Testosterone is an androgenic and anabolic hormone secreted by the testes in men. Women also secrete some through the ovaries, and some is also produced by the adrenal glands. Testosterone is primarily a male hormone, and thus men produce about 40 to 60 percent more than women. While male and female muscle tissue is identical, testosterone is responsible for greater muscle size and strength in men.
Limitations to Growth
The development of muscle in your body is somewhat limited due to a combination of your unique genetic disposition and the demands you put on your body. You can change the demands you put on your body by participating in a weight-training program, but genetically limitations may prevent you from achieving the muscle size you desire. According to exercise scientist Len Kravitz of the University of New Mexico, specific proteins called growth factors, growth hormone, cortisol and testosterone all influence your capacity to increase muscle size.
Breaking It Down
Cortisol is a hormone that breaks muscle tissue down. As new muscle tissue is produced, old tissue is cannibalized. According to Kravitz, cortisol is categorized as catabolic, having the opposite effect as testosterone, insulin and growth hormone in that it breaks down tissue rather than building it up. Cortisol enables your body to use muscle protein for energy, or to make other proteins needed in your body during times of stress. Large amounts of circulating cortisol can inhibit muscle growth, even when testosterone availability is optimal.
The RBC Connection
Red blood cells transport oxygen to working muscles, removing lactic acid buildup as you exercise. The ability to overload the muscle is necessary in order to cause your body to rebuild and form new muscle tissue. If you can improve your training by increasing how hard you can push yourself, then you will end up with more overload, and thus more muscle tissue. According to a 2006 article published in "Bio-Medicine," a group of women taking testosterone supplements showed significant improvements in muscle strength and function compared with measurements taken before the study due to increased red blood cell concentration. It is believed that testosterone increases red blood cell production, allowing you to push yourself harder in your workouts to make greater improvements in muscle mass over time.

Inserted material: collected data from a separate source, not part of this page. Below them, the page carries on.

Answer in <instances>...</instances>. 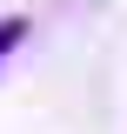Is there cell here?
<instances>
[{
	"instance_id": "6da1fadb",
	"label": "cell",
	"mask_w": 127,
	"mask_h": 134,
	"mask_svg": "<svg viewBox=\"0 0 127 134\" xmlns=\"http://www.w3.org/2000/svg\"><path fill=\"white\" fill-rule=\"evenodd\" d=\"M20 34H27L20 20H0V54H7V47H20Z\"/></svg>"
}]
</instances>
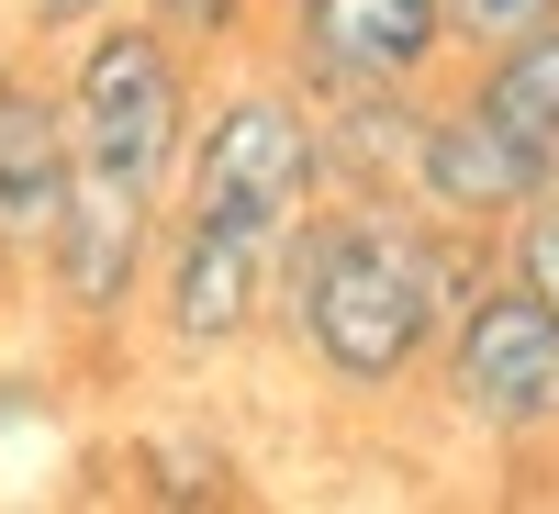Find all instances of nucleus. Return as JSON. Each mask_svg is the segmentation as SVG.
<instances>
[{"instance_id": "1", "label": "nucleus", "mask_w": 559, "mask_h": 514, "mask_svg": "<svg viewBox=\"0 0 559 514\" xmlns=\"http://www.w3.org/2000/svg\"><path fill=\"white\" fill-rule=\"evenodd\" d=\"M492 279V236L437 224L414 191H324L302 213V236L280 247V336L313 381H336L358 403H381L403 381H426L459 302Z\"/></svg>"}, {"instance_id": "2", "label": "nucleus", "mask_w": 559, "mask_h": 514, "mask_svg": "<svg viewBox=\"0 0 559 514\" xmlns=\"http://www.w3.org/2000/svg\"><path fill=\"white\" fill-rule=\"evenodd\" d=\"M191 112H202L191 45H168L146 12H102L68 45V134H79L90 191H123V202L168 213L179 157H191Z\"/></svg>"}, {"instance_id": "3", "label": "nucleus", "mask_w": 559, "mask_h": 514, "mask_svg": "<svg viewBox=\"0 0 559 514\" xmlns=\"http://www.w3.org/2000/svg\"><path fill=\"white\" fill-rule=\"evenodd\" d=\"M313 202H324V146H313V101L292 79L213 89L191 112V157H179V191H168L179 224H224V236L292 247Z\"/></svg>"}, {"instance_id": "4", "label": "nucleus", "mask_w": 559, "mask_h": 514, "mask_svg": "<svg viewBox=\"0 0 559 514\" xmlns=\"http://www.w3.org/2000/svg\"><path fill=\"white\" fill-rule=\"evenodd\" d=\"M437 392L481 447H559V302H537L492 258V279L459 302L437 347Z\"/></svg>"}, {"instance_id": "5", "label": "nucleus", "mask_w": 559, "mask_h": 514, "mask_svg": "<svg viewBox=\"0 0 559 514\" xmlns=\"http://www.w3.org/2000/svg\"><path fill=\"white\" fill-rule=\"evenodd\" d=\"M448 0H280L292 89H437Z\"/></svg>"}, {"instance_id": "6", "label": "nucleus", "mask_w": 559, "mask_h": 514, "mask_svg": "<svg viewBox=\"0 0 559 514\" xmlns=\"http://www.w3.org/2000/svg\"><path fill=\"white\" fill-rule=\"evenodd\" d=\"M146 313H157V336H168L179 358H236L258 324L280 313V247L224 236V224H179V213H168Z\"/></svg>"}, {"instance_id": "7", "label": "nucleus", "mask_w": 559, "mask_h": 514, "mask_svg": "<svg viewBox=\"0 0 559 514\" xmlns=\"http://www.w3.org/2000/svg\"><path fill=\"white\" fill-rule=\"evenodd\" d=\"M548 179H559V168H548L537 146H515L471 89L426 101V134H414V202H426L437 224H459V236H503Z\"/></svg>"}, {"instance_id": "8", "label": "nucleus", "mask_w": 559, "mask_h": 514, "mask_svg": "<svg viewBox=\"0 0 559 514\" xmlns=\"http://www.w3.org/2000/svg\"><path fill=\"white\" fill-rule=\"evenodd\" d=\"M157 236H168V213L157 202H123V191H68L57 213V236H45V291H57L79 324H112L146 302V279H157Z\"/></svg>"}, {"instance_id": "9", "label": "nucleus", "mask_w": 559, "mask_h": 514, "mask_svg": "<svg viewBox=\"0 0 559 514\" xmlns=\"http://www.w3.org/2000/svg\"><path fill=\"white\" fill-rule=\"evenodd\" d=\"M68 191H79L68 79H34V68L12 57V68H0V247H12V258H45Z\"/></svg>"}, {"instance_id": "10", "label": "nucleus", "mask_w": 559, "mask_h": 514, "mask_svg": "<svg viewBox=\"0 0 559 514\" xmlns=\"http://www.w3.org/2000/svg\"><path fill=\"white\" fill-rule=\"evenodd\" d=\"M324 191H414V134H426L437 89H302Z\"/></svg>"}, {"instance_id": "11", "label": "nucleus", "mask_w": 559, "mask_h": 514, "mask_svg": "<svg viewBox=\"0 0 559 514\" xmlns=\"http://www.w3.org/2000/svg\"><path fill=\"white\" fill-rule=\"evenodd\" d=\"M459 89L515 134V146H537L548 168H559V23L548 34H526V45H492V57H471L459 68Z\"/></svg>"}, {"instance_id": "12", "label": "nucleus", "mask_w": 559, "mask_h": 514, "mask_svg": "<svg viewBox=\"0 0 559 514\" xmlns=\"http://www.w3.org/2000/svg\"><path fill=\"white\" fill-rule=\"evenodd\" d=\"M548 23H559V0H448V57L471 68V57H492V45L548 34Z\"/></svg>"}, {"instance_id": "13", "label": "nucleus", "mask_w": 559, "mask_h": 514, "mask_svg": "<svg viewBox=\"0 0 559 514\" xmlns=\"http://www.w3.org/2000/svg\"><path fill=\"white\" fill-rule=\"evenodd\" d=\"M492 258L515 268L537 302H559V179H548V191H537V202H526V213H515V224L492 236Z\"/></svg>"}, {"instance_id": "14", "label": "nucleus", "mask_w": 559, "mask_h": 514, "mask_svg": "<svg viewBox=\"0 0 559 514\" xmlns=\"http://www.w3.org/2000/svg\"><path fill=\"white\" fill-rule=\"evenodd\" d=\"M146 23L168 45H191V57H213V45H247L258 34V0H146Z\"/></svg>"}, {"instance_id": "15", "label": "nucleus", "mask_w": 559, "mask_h": 514, "mask_svg": "<svg viewBox=\"0 0 559 514\" xmlns=\"http://www.w3.org/2000/svg\"><path fill=\"white\" fill-rule=\"evenodd\" d=\"M102 12H123V0H23V34H90Z\"/></svg>"}, {"instance_id": "16", "label": "nucleus", "mask_w": 559, "mask_h": 514, "mask_svg": "<svg viewBox=\"0 0 559 514\" xmlns=\"http://www.w3.org/2000/svg\"><path fill=\"white\" fill-rule=\"evenodd\" d=\"M0 258H12V247H0Z\"/></svg>"}]
</instances>
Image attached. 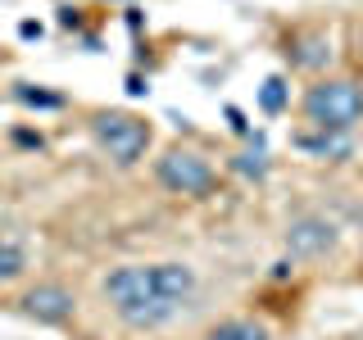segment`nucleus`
Masks as SVG:
<instances>
[{"label": "nucleus", "mask_w": 363, "mask_h": 340, "mask_svg": "<svg viewBox=\"0 0 363 340\" xmlns=\"http://www.w3.org/2000/svg\"><path fill=\"white\" fill-rule=\"evenodd\" d=\"M191 295H196V272L186 264H123L105 277V300L136 332L173 322Z\"/></svg>", "instance_id": "obj_1"}, {"label": "nucleus", "mask_w": 363, "mask_h": 340, "mask_svg": "<svg viewBox=\"0 0 363 340\" xmlns=\"http://www.w3.org/2000/svg\"><path fill=\"white\" fill-rule=\"evenodd\" d=\"M300 109L323 132H354V123L363 118V86L350 77H323L304 91Z\"/></svg>", "instance_id": "obj_2"}, {"label": "nucleus", "mask_w": 363, "mask_h": 340, "mask_svg": "<svg viewBox=\"0 0 363 340\" xmlns=\"http://www.w3.org/2000/svg\"><path fill=\"white\" fill-rule=\"evenodd\" d=\"M91 136H96V145L118 168H132L145 154V145H150V123L128 113V109H100L91 118Z\"/></svg>", "instance_id": "obj_3"}, {"label": "nucleus", "mask_w": 363, "mask_h": 340, "mask_svg": "<svg viewBox=\"0 0 363 340\" xmlns=\"http://www.w3.org/2000/svg\"><path fill=\"white\" fill-rule=\"evenodd\" d=\"M155 177L173 196H209L213 181H218L213 164L196 150H168L164 159H155Z\"/></svg>", "instance_id": "obj_4"}, {"label": "nucleus", "mask_w": 363, "mask_h": 340, "mask_svg": "<svg viewBox=\"0 0 363 340\" xmlns=\"http://www.w3.org/2000/svg\"><path fill=\"white\" fill-rule=\"evenodd\" d=\"M336 245V227L327 222V218H295L286 227V254L291 259H318V254H327V249Z\"/></svg>", "instance_id": "obj_5"}, {"label": "nucleus", "mask_w": 363, "mask_h": 340, "mask_svg": "<svg viewBox=\"0 0 363 340\" xmlns=\"http://www.w3.org/2000/svg\"><path fill=\"white\" fill-rule=\"evenodd\" d=\"M23 313L45 322V327H60V322H68V317L77 313V300H73V290H64V286L50 281V286H32L23 295Z\"/></svg>", "instance_id": "obj_6"}, {"label": "nucleus", "mask_w": 363, "mask_h": 340, "mask_svg": "<svg viewBox=\"0 0 363 340\" xmlns=\"http://www.w3.org/2000/svg\"><path fill=\"white\" fill-rule=\"evenodd\" d=\"M295 150L313 154V159H350V150H354V141H350V132H300L295 136Z\"/></svg>", "instance_id": "obj_7"}, {"label": "nucleus", "mask_w": 363, "mask_h": 340, "mask_svg": "<svg viewBox=\"0 0 363 340\" xmlns=\"http://www.w3.org/2000/svg\"><path fill=\"white\" fill-rule=\"evenodd\" d=\"M286 55L295 68H323L332 64V37L327 32H300V37L286 41Z\"/></svg>", "instance_id": "obj_8"}, {"label": "nucleus", "mask_w": 363, "mask_h": 340, "mask_svg": "<svg viewBox=\"0 0 363 340\" xmlns=\"http://www.w3.org/2000/svg\"><path fill=\"white\" fill-rule=\"evenodd\" d=\"M204 340H268V332L250 317H232V322H218Z\"/></svg>", "instance_id": "obj_9"}, {"label": "nucleus", "mask_w": 363, "mask_h": 340, "mask_svg": "<svg viewBox=\"0 0 363 340\" xmlns=\"http://www.w3.org/2000/svg\"><path fill=\"white\" fill-rule=\"evenodd\" d=\"M14 100H18V105H28V109H64V96L41 91V86H28V82L14 86Z\"/></svg>", "instance_id": "obj_10"}, {"label": "nucleus", "mask_w": 363, "mask_h": 340, "mask_svg": "<svg viewBox=\"0 0 363 340\" xmlns=\"http://www.w3.org/2000/svg\"><path fill=\"white\" fill-rule=\"evenodd\" d=\"M23 268H28V254H23V245L5 241V245H0V281L23 277Z\"/></svg>", "instance_id": "obj_11"}, {"label": "nucleus", "mask_w": 363, "mask_h": 340, "mask_svg": "<svg viewBox=\"0 0 363 340\" xmlns=\"http://www.w3.org/2000/svg\"><path fill=\"white\" fill-rule=\"evenodd\" d=\"M259 105H264V113L286 109V77H268V82L259 86Z\"/></svg>", "instance_id": "obj_12"}, {"label": "nucleus", "mask_w": 363, "mask_h": 340, "mask_svg": "<svg viewBox=\"0 0 363 340\" xmlns=\"http://www.w3.org/2000/svg\"><path fill=\"white\" fill-rule=\"evenodd\" d=\"M232 168H236V173H241V177H255V181L268 173L264 154H236V159H232Z\"/></svg>", "instance_id": "obj_13"}, {"label": "nucleus", "mask_w": 363, "mask_h": 340, "mask_svg": "<svg viewBox=\"0 0 363 340\" xmlns=\"http://www.w3.org/2000/svg\"><path fill=\"white\" fill-rule=\"evenodd\" d=\"M227 118H232V132H241V136H250V123H245V113L236 109V105H227Z\"/></svg>", "instance_id": "obj_14"}, {"label": "nucleus", "mask_w": 363, "mask_h": 340, "mask_svg": "<svg viewBox=\"0 0 363 340\" xmlns=\"http://www.w3.org/2000/svg\"><path fill=\"white\" fill-rule=\"evenodd\" d=\"M60 23L64 28H77V9H60Z\"/></svg>", "instance_id": "obj_15"}, {"label": "nucleus", "mask_w": 363, "mask_h": 340, "mask_svg": "<svg viewBox=\"0 0 363 340\" xmlns=\"http://www.w3.org/2000/svg\"><path fill=\"white\" fill-rule=\"evenodd\" d=\"M5 241H9V236H5V232H0V245H5Z\"/></svg>", "instance_id": "obj_16"}]
</instances>
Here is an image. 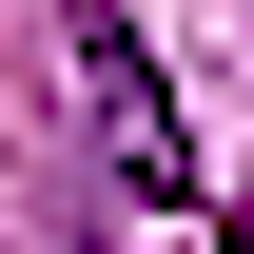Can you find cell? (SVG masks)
<instances>
[{
	"mask_svg": "<svg viewBox=\"0 0 254 254\" xmlns=\"http://www.w3.org/2000/svg\"><path fill=\"white\" fill-rule=\"evenodd\" d=\"M59 39H78V98H98V157H118L137 195H195V118H176L157 39H137L118 0H59Z\"/></svg>",
	"mask_w": 254,
	"mask_h": 254,
	"instance_id": "1",
	"label": "cell"
},
{
	"mask_svg": "<svg viewBox=\"0 0 254 254\" xmlns=\"http://www.w3.org/2000/svg\"><path fill=\"white\" fill-rule=\"evenodd\" d=\"M215 254H254V235H235V215H215Z\"/></svg>",
	"mask_w": 254,
	"mask_h": 254,
	"instance_id": "2",
	"label": "cell"
},
{
	"mask_svg": "<svg viewBox=\"0 0 254 254\" xmlns=\"http://www.w3.org/2000/svg\"><path fill=\"white\" fill-rule=\"evenodd\" d=\"M59 254H98V235H59Z\"/></svg>",
	"mask_w": 254,
	"mask_h": 254,
	"instance_id": "3",
	"label": "cell"
}]
</instances>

In a 2008 article in "Life Extension Magazine," Paul D. Navar, MD explains that testosterone levels in men begin to decrease sometime in the mid-30s. Older bodybuilders may have a hard time achieving and maintaining optimal muscle mass due to hormonal testosterone decline. Navar notes that lower testosterone levels also increase the risk of cardiovascular disease, depression and prostate cancer in men. In addition to age, poor nutrition, low fitness levels, and pharmaceuticals can interfere with testosterone production.